Murti Dhar Singh (supra), a Division Bench of this Court had held that the order of disposal for default is not a final order of disposal of a case as

the court had not gone into merit of the case and therefore, the bar prescribed u/s 362 Cr.P.C. is not attracted. Therefore, it was further held that,

in exercise of inherent powers of the High Court u/s 482 Cr.P.C., the High Court can restore a revision petition, which is filed for quashing of a

complaint proceeding, which was dismissed for default.

23. u/s 482 of the Cr.P.C., the High Court has inherent power to make such orders as may be necessary to give effect to any order under the

Code, or to prevent abuse of the process of the Court or otherwise to secure ends of justice. In view of the interpretation given by the Division

Bench of this Court in Murti Dhar Singh (supra), bar imposed u/s 362 Cr.P.C. does not come into play in respect of an order dismissing a case for

default as the same is not a judgment or a final order of disposal. It is to be noted that power u/s 482 Cr.P.C. cannot be exercised or invoked to

do what is specifically prohibited by the code,

24. Dismissal of a complaint for non-appearance of the complainant resulting in acquittal of the accused is a final order and therefore, dismissal of a

complaint for non-prosecution and dismissal of an application u/s 125 Cr.P.C. stand on a different footing. In absence of an embargo, the learned

Magistrate has inherent power to restore an application which is dismissed for default.
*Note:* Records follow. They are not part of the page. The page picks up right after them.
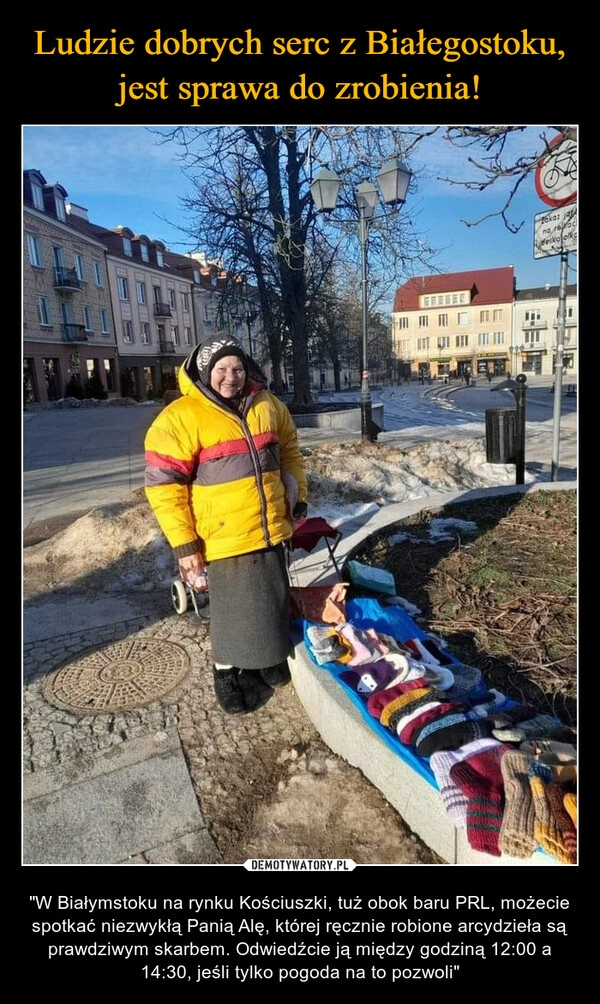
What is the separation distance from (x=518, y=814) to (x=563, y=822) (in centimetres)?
12

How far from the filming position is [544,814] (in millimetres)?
1616

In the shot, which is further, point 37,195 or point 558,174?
point 37,195

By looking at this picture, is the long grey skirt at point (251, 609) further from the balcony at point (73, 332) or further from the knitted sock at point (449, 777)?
the balcony at point (73, 332)

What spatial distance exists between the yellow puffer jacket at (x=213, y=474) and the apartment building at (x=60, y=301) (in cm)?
3129

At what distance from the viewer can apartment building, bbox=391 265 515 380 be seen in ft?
205

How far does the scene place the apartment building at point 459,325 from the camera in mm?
62344

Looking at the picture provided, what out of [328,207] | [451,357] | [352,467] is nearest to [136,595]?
[352,467]

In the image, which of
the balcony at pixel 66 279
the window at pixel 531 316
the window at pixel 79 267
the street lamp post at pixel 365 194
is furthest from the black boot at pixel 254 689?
the window at pixel 531 316

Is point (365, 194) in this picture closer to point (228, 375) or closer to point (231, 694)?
point (228, 375)

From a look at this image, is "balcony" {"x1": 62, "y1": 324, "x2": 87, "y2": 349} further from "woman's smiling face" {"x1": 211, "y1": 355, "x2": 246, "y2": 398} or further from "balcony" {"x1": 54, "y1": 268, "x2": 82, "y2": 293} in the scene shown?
"woman's smiling face" {"x1": 211, "y1": 355, "x2": 246, "y2": 398}

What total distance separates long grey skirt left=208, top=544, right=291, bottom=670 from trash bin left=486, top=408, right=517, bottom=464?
462 centimetres

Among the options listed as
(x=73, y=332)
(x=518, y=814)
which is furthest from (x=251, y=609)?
(x=73, y=332)

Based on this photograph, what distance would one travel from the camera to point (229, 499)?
8.27 feet

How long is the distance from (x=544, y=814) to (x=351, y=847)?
2.37 feet
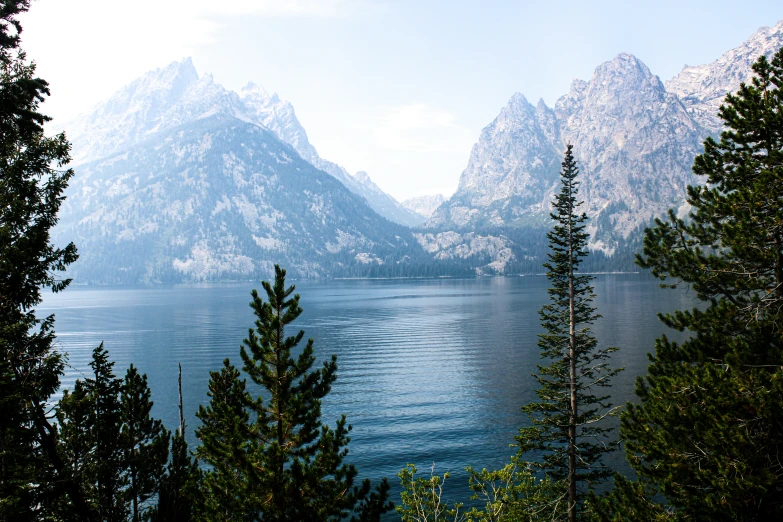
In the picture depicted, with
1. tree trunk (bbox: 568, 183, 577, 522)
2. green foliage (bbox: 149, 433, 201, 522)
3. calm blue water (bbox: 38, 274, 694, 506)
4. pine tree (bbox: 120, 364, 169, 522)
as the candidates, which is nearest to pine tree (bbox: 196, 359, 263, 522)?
green foliage (bbox: 149, 433, 201, 522)

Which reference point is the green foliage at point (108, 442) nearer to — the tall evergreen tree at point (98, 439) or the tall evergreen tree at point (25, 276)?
the tall evergreen tree at point (98, 439)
This inherent power is, however, not to be equated with the

inherent power that is exercised by the High Court u/s 482 Cr.P.C. This is a power, unless prohibited by law, as held in New India Assurance

Company Ltd. (supra), which inheres in every court to restore an application on good cause being shown for the non-appearance of the applicant,

as also the power which inheres in every court to dismiss an application.

25. In view of the discussions above, I am of the considered opinion that an application u/s 125 Cr.P.C. can be dismissed for default and the

learned Magistrate can restore the case to file subject to good cause being shown for restoration. As a result, this petition is held to be devoid of

any merit and accordingly, the same is dismissed.